**Text passage**:
····················
The Museum's Pumping Station
A brief history of the Museum's Main Building - the Pumping Station
The growth of the City of Hereford is reflected in its demand for water for domestic and industrial use, which is in turn reflected in the building sequence of Broomy Hill Water Pumping Station. This is now a Grade II* listed building and the main building of the Waterworks Museum. The earliest part of the building dates to 1856. It was expanded five times in the next 50 years and was finished with the addition of the western annexe in 1906.
Visit Historic England to view the listed building entry for the Broomy Hill Pumping Station, the old museum building as a Grade II* Listed Building which provides an independent summary of the history of the pumping station.
Cities and towns grew steadily in the 19th century and outbreaks of cholera and typhoid fever caused by infected water were common in Hereford. Rivers and underground water could be full of sewage and industrial waste.
By the middle of the century the link had been made between bad water and disease and proposals for a waterworks began to be discussed. The Hereford Waterworks started in 1856 with the installation of a beam engine pumping water to a reservoir on Broomy Hill.
The works continued to grow to meet the demand of a growing population. A second beam engine was installed in 1862 and the large triple expansion beam engine in 1895. The water tower on Broomy Hill was built in 1883 to improve water pressure for the new houses on the higher ground and for fire fighting in the City.
····················
**Data to examine**:
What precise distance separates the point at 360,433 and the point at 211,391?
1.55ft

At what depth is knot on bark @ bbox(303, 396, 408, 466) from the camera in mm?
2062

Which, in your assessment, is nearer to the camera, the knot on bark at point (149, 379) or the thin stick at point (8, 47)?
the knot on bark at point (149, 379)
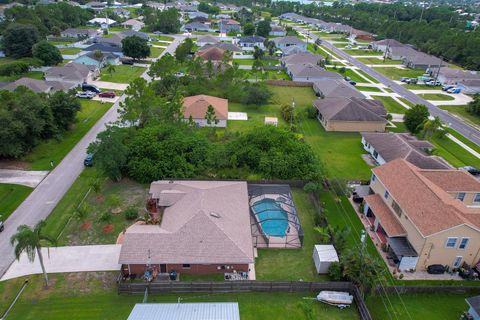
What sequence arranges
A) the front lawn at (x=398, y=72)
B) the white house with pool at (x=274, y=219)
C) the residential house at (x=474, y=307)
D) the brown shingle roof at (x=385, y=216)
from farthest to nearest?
the front lawn at (x=398, y=72)
the white house with pool at (x=274, y=219)
the brown shingle roof at (x=385, y=216)
the residential house at (x=474, y=307)

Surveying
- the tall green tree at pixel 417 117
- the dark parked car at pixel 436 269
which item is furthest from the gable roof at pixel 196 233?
the tall green tree at pixel 417 117

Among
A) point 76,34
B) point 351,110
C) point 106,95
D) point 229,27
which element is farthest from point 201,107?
point 229,27

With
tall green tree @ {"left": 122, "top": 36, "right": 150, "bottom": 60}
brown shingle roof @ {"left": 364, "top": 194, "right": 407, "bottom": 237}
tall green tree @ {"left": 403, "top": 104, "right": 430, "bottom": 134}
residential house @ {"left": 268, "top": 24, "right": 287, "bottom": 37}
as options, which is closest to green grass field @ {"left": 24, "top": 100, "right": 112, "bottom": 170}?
tall green tree @ {"left": 122, "top": 36, "right": 150, "bottom": 60}

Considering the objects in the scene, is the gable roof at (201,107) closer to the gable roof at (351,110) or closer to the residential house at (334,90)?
the gable roof at (351,110)

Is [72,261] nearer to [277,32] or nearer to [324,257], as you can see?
[324,257]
····················
**Things to do**:
a - Write out the part of the pumping station history above from "Cities and towns" to "in the City.", word for word.
b - Continue the history of the Broomy Hill pumping station from its last sentence.

**Results in order**:
a -
Cities and towns grew steadily in the 19th century and outbreaks of cholera and typhoid fever caused by infected water were common in Hereford. Rivers and underground water could be full of sewage and industrial waste.
By the middle of the century the link had been made between bad water and disease and proposals for a waterworks began to be discussed. The Hereford Waterworks started in 1856 with the installation of a beam engine pumping water to a reservoir on Broomy Hill.
The works continued to grow to meet the demand of a growing population. A second beam engine was installed in 1862 and the large triple expansion beam engine in 1895. The water tower on Broomy Hill was built in 1883 to improve water pressure for the new houses on the higher ground and for fire fighting in the City.

b -
Developments in other parts of the County were slower. In Leominster, people took their water from public pumps or directly from the river, while the richer townsfolk has their own private wells. It was not until these became infected by sewage and the rich people began to die that anything was done. A waterworks was only constructed in 1865 after a typhoid epidemic in which 38 people died, in the building that is now the Tangye House at the Museum.
Progress was also slow at Ross on Wye until Alderman Thomas Blake, a man of humble origins who had risen to become a Member of Parliament, decided to take action. Alton Court waterworks was built in 1887 using water from deep wells, called boreholes.
Important engines and pumps from Alton Court and Leominster are on display in the Museum.
“I witnessed such scenes of filth and uncleanliness in the city as I did not before believe could exist in a civilized community.”
So wrote Hereford’s first municipal engineer, Timothy Curley, in the 19th century – doubtless in awe of the challenges before him.
He was dismayed by the spectacle of cesspools and open sewers, sources of foul ‘miasmas’ believed to cause infections, for in those days noxious stench generally brought with it life-threatening diseases.
Extract from: ‘The struggle for health in 19th century Hereford’ (Jane Wise).
The Sump
Water was extracted from the River Wye via an intake and it flowed to the pumping station via a sump (a well) from where it was pumped into the works. These are images of what is left of the sump and that can be seen at the Museum.